NTSTATUS GetCallerSid(PUCHAR SidBuffer, PULONG SidBufferLength)
{
UCHAR buffer[256];
PISID sid = (PISID)&buffer[sizeof(TOKEN_USER)];
NTSTATUS status;
HANDLE handle;
ULONG tokenInfoLength;
LONG length;
// sanity check
//
ASSERT(SidBuffer);
ASSERT(SidBufferLength);
if (*SidBufferLength == 0) {
return STATUS_INSUFFICIENT_RESOURCES;
}
// open the thread token
//
status = ZwOpenThreadToken(NtCurrentThread(), TOKEN_READ, TRUE, &handle);
if (status == STATUS_NO_TOKEN) {
// No thread level token, so use the process
// level token. This is the common case since the only
// time a thread has a token is when it is impersonating.
//
status = ZwOpenProcessToken(NtCurrentProcess(), TOKEN_READ, &handle);
}
//
// This should have succeeded. In this example, we
// crash if it didn't work.
//
if (!NT_SUCCESS(status)) {
return status;
}
// Retrieve the user information from the token.
//
status = ZwQueryInformationToken( handle,
TokenUser,
buffer,
sizeof(buffer),
&tokenInfoLength);
// This call should always work.
//
if (!NT_SUCCESS(status)) {
DbgPrint("ZwQueryInformationToken failure - status %x\n",status);
return status;
}
length = tokenInfoLength - sizeof(TOKEN_USER);
ASSERT(length > 0);
if ((ULONG)length > *SidBufferLength) {
DbgPrint("SidBufferLength too small - expected %d. got %d.\n", length,
*SidBufferLength);
return STATUS_INSUFFICIENT_RESOURCES;
}
// copy the sid
//
*SidBufferLength = (ULONG)length;
RtlCopyMemory(SidBuffer, sid, *SidBufferLength);
//
// for debug, let's see it
//
DbgPrint("SID (Revision %u, SubAuthorityCount %u):\n",
sid->Revision,
sid->SubAuthorityCount);
DbgPrint("PsclUtilsGetSid:\tIdentifierAuthority = %u-%u-%u-%u-%u-%u\n",
sid->IdentifierAuthority.Value[0],
sid->IdentifierAuthority.Value[1],
sid->IdentifierAuthority.Value[2],
sid->IdentifierAuthority.Value[3],
sid->IdentifierAuthority.Value[4],
sid->IdentifierAuthority.Value[5]);
if (sid->SubAuthorityCount) {
ULONG index;
for (index = 0; index < sid->SubAuthorityCount;index++) {
DbgPrint("PsclUtilsGetSid:\tSubAuthority = index %d value %u\n",
index,
sid->SubAuthority[index]);
}
}
return STATUS_SUCCESS;
}
Figure 3 — Technique For Extracting SID From Token
Note the technique used here was specifically designed to work, even in the face of impersonation. This is accomplished by first attempting to open the token for the calling thread. If that fails, the process token is used. This works because normally threads rely upon their process credentials, rather than specific thread credentials. In the case where the thread has credentials, it is probably because the thread is impersonating. A process must have a token.

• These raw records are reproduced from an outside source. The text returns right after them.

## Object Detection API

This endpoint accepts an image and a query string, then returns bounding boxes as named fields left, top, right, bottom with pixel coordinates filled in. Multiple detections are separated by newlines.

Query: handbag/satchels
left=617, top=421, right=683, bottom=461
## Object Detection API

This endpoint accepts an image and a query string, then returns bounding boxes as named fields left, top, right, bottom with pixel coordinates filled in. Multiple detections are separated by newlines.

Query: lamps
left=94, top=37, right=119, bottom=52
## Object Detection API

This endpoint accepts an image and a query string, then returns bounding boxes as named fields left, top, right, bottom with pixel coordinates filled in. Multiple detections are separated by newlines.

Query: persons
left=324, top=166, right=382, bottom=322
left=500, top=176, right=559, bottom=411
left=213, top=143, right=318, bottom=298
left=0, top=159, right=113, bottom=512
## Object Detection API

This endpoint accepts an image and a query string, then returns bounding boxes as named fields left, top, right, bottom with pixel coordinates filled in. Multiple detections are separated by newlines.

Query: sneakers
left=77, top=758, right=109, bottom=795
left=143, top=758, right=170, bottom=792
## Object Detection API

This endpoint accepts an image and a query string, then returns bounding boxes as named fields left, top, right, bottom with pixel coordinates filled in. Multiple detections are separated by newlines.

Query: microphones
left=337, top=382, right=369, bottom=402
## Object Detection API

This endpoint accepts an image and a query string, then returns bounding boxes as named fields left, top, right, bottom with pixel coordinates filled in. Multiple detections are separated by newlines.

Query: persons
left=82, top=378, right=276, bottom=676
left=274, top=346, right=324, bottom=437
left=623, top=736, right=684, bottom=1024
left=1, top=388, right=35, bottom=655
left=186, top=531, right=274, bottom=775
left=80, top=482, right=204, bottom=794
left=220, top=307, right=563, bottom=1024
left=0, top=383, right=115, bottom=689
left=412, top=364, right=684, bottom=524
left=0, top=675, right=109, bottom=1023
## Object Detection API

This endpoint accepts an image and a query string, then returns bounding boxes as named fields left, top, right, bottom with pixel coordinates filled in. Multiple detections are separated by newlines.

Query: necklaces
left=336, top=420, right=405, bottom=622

The routine ZwOpenThreadToken() is not presently included in ntddk.h or ntifs.h but has been discussed and published in a number of support forums. The prototype for this function is shown in Figure 4.
NTSYSAPI
NTSTATUS
NTAPI
ZwOpenThreadToken(HANDLE ThreadHandle,
ACCESS_MASK AccessMask,
BOOLEAN OpenAsSelf,
PHANDLE TokenHandle);
Figure 4 — ZwOpenThreadToken()
The prototypes for NtProcessToken() is included in ntifs.h. Note that ZwProcessToken() has the same prototype, although it uses the normal system call mechanism to invoke NtProcessToken().